# The problem:
Lay out these lines as a Markdown table with the columns "Row" and "Line," numbering each row and leaving out the blank lines.

######

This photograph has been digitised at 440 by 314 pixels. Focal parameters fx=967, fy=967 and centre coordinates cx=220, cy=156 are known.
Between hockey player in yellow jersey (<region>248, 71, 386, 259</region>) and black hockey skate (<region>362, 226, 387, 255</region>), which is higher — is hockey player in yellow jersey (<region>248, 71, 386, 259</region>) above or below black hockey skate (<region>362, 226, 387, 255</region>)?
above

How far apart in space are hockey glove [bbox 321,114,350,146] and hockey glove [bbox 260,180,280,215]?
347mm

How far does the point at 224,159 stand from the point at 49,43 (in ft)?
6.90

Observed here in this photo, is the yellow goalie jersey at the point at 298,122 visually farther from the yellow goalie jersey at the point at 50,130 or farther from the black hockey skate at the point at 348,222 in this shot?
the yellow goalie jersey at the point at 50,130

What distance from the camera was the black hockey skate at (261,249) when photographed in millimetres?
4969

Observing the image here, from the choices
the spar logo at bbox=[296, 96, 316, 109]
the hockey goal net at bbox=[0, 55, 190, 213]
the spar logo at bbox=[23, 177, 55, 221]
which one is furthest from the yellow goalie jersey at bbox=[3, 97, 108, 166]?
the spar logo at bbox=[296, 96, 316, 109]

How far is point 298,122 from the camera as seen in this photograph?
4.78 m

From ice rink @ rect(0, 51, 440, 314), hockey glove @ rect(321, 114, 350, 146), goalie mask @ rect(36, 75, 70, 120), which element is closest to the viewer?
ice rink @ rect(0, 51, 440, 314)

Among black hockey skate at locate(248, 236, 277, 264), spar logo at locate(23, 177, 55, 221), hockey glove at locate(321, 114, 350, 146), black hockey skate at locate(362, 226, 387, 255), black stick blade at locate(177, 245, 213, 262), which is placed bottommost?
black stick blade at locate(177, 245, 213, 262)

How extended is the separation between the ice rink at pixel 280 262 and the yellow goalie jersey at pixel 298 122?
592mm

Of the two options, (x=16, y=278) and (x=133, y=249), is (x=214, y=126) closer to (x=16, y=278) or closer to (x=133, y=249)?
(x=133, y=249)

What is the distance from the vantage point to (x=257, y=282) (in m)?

######

# Complete answer:
| Row | Line |
|---|---|
| 1 | This photograph has been digitised at 440 by 314 pixels. Focal parameters fx=967, fy=967 and centre coordinates cx=220, cy=156 are known. |
| 2 | Between hockey player in yellow jersey (<region>248, 71, 386, 259</region>) and black hockey skate (<region>362, 226, 387, 255</region>), which is higher — is hockey player in yellow jersey (<region>248, 71, 386, 259</region>) above or below black hockey skate (<region>362, 226, 387, 255</region>)? |
| 3 | above |
| 4 | How far apart in space are hockey glove [bbox 321,114,350,146] and hockey glove [bbox 260,180,280,215]? |
| 5 | 347mm |
| 6 | How far does the point at 224,159 stand from the point at 49,43 (in ft)? |
| 7 | 6.90 |
| 8 | Observed here in this photo, is the yellow goalie jersey at the point at 298,122 visually farther from the yellow goalie jersey at the point at 50,130 or farther from the black hockey skate at the point at 348,222 in this shot? |
| 9 | the yellow goalie jersey at the point at 50,130 |
| 10 | What distance from the camera was the black hockey skate at (261,249) when photographed in millimetres? |
| 11 | 4969 |
| 12 | Observing the image here, from the choices |
| 13 | the spar logo at bbox=[296, 96, 316, 109] |
| 14 | the hockey goal net at bbox=[0, 55, 190, 213] |
| 15 | the spar logo at bbox=[23, 177, 55, 221] |
| 16 | which one is furthest from the yellow goalie jersey at bbox=[3, 97, 108, 166]? |
| 17 | the spar logo at bbox=[296, 96, 316, 109] |
| 18 | How far is point 298,122 from the camera as seen in this photograph? |
| 19 | 4.78 m |
| 20 | From ice rink @ rect(0, 51, 440, 314), hockey glove @ rect(321, 114, 350, 146), goalie mask @ rect(36, 75, 70, 120), which element is closest to the viewer? |
| 21 | ice rink @ rect(0, 51, 440, 314) |
| 22 | Among black hockey skate at locate(248, 236, 277, 264), spar logo at locate(23, 177, 55, 221), hockey glove at locate(321, 114, 350, 146), black hockey skate at locate(362, 226, 387, 255), black stick blade at locate(177, 245, 213, 262), which is placed bottommost? |
| 23 | black stick blade at locate(177, 245, 213, 262) |
| 24 | How extended is the separation between the ice rink at pixel 280 262 and the yellow goalie jersey at pixel 298 122? |
| 25 | 592mm |
| 26 | Of the two options, (x=16, y=278) and (x=133, y=249), is (x=214, y=126) closer to (x=16, y=278) or closer to (x=133, y=249)? |
| 27 | (x=133, y=249) |
| 28 | What is the distance from the vantage point to (x=257, y=282) (in m)? |